[Document section]
|---|

It was not, as you might expect from the title, the bite of a tarantula that caused this anomaly, but our old friend in science fiction films mad science. The real villain is actually the misguided Professor Deemer (Leo G. Carroll, earning himself a mention in the Rocky Horror opening song), and he didn't mean to cause the havoc he does, but it was in the service of the advancement of mankind he carried out these acts against nature, and it is mankind who is going to pay. Not that he was alone, as the dead man was one of his assistants.

An assistant who got a load of his serum that he had been injecting into animals to make them bigger, but when you give it to a human that fast-developing acromegalia, as they call it, is the result and will kill you in a few days. What precisely the purpose of doing so in the first place is unclear, as Deemer explains that he was wanting to make bigger animals for some tasty ways to solve the upcoming food shortage he foresees occuring in the near future, and the only result they could have hoped for with human subjects would be an amazing colossal man or somesuch.

Well, he doesn't get that, but he does get his other assistant, also afflicted, to go on a rampage at the remote lab and inject the Prof with the serum after smashing up the project as best he can. Deemer buries his body in the desert, but it is too late for him - and too late to catch the certain tarantula which has got away after its case was smashed and is now free to roam the countryside. Naturally with a Jack Arnold film that means lots of desert scenery (he would return to giant spider menaces with The Incredible Shrinking Man soon after), and a nice, eerie atmosphere to go with the not-too-bad special efects.

|---|

[Source excerpt]
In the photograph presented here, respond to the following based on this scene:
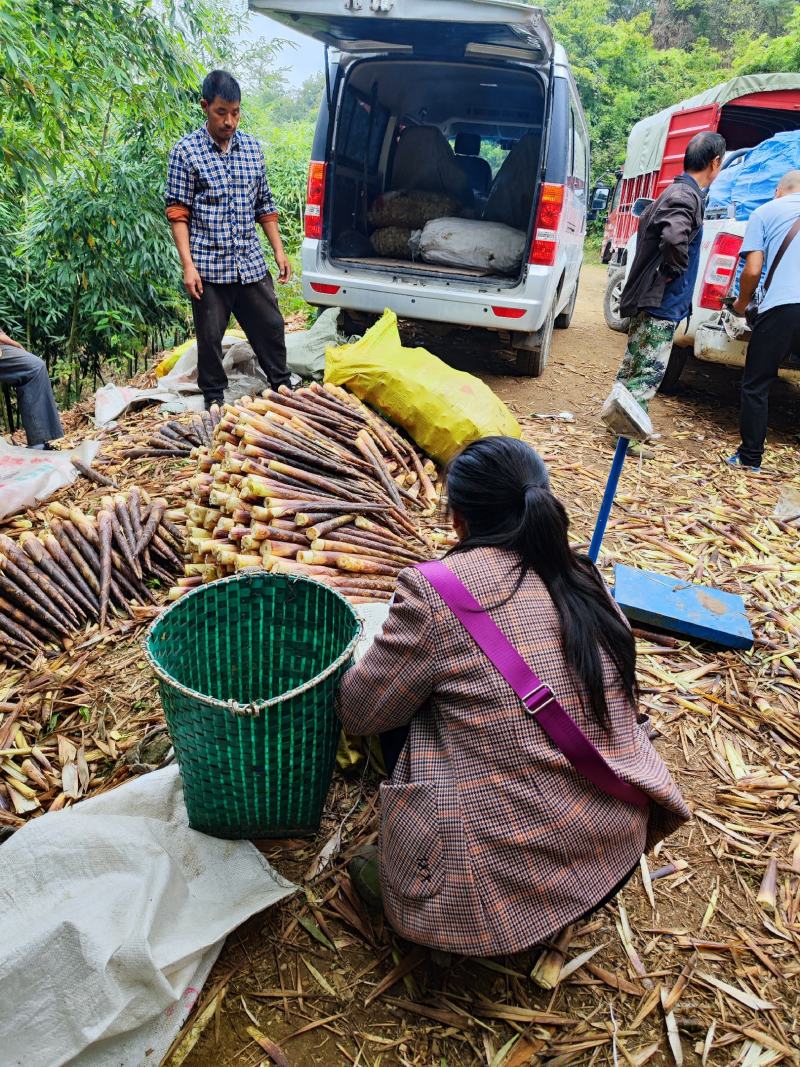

|---|

[Prompt] Can you carry the film review about Professor Deemer and his growth serum forward from its last sentence?

[Exercise output]
Every good monster movie needs a damsel in distress, and here the role is filled by Mara Corday as "Steve", short for Stephanie and indicating she's operating in a man's world as Deemer's new research assistant. Naturally, she and Matt get to know each other and a romance develops so that the last minute rescue from the eight legged freak can be all the more impressive, but the film spends quite a lot of time on relationships and pussyfoots around showing us any spider horror for most of the first two acts. Keeping the suspense levels up or saving on the budget? You be the judge. As with most of the fifties creature features, you're not intended to feel too sorry for the monster, so nobody cry when Tarantula die, although you may be able to recognise pilot Clint Eastwood flying to the rescue. Not one of the great Arnold science fiction epics, but diverting all the same.